___ Given text

The summit comes after much focus on women’s safety, following the release of the worthy Respect@Work report in March 2020 and subsequent legislation, as well as a series of awful events in Parliament House in Canberra. The report, completed by Kate Jenkins from the Australian Human Rights Commission, provided a case for cultural and legal change in workplaces to stop sexual harassment.

The report was strongly supported in the small business community as it was generally agreed that changing workplace culture is needed. The only concern was that a small business person should, and can only be, responsible for what they can control; they should not be held responsible and punished for the actions of another person.

But within this debate, do all groups of women get due consideration? Will the outcomes of the summit and the Respect@Work report favour those with the biggest voice and ignore others?

It is a fact that the safety and welfare of the self-employed female is often ignored.

The best example of the double standards for safety of women comes from the bullying of self-employed women and other women by some in the union movement. We know most unions, the majority, do not engage in physical threats or intimidation. It is hard to imagine bullying being a culture with the health union for example.

______

(Exercises):
**a)** List every proper name of a person, organization, place, or report that appears in the passage on women's safety.
**b)** According to the passage on women's safety, who completed the Respect@Work report?
**c)** In the passage on women's safety, copy out the text from "The report was" up to and including "of another person.".

___ Excerpted records

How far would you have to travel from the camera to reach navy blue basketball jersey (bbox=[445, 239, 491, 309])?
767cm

______
___ Excerpted records

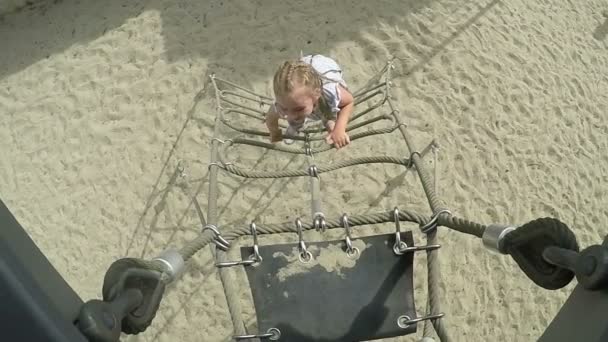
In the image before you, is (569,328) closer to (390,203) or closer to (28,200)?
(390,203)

______

(Solutions for each task):
**a)** Respect@Work, Parliament House, Canberra, Kate Jenkins, Australian Human Rights Commission

**b)** Kate Jenkins from the Australian Human Rights Commission completed it.

**c)**
The report was strongly supported in the small business community as it was generally agreed that changing workplace culture is needed. The only concern was that a small business person should, and can only be, responsible for what they can control; they should not be held responsible and punished for the actions of another person.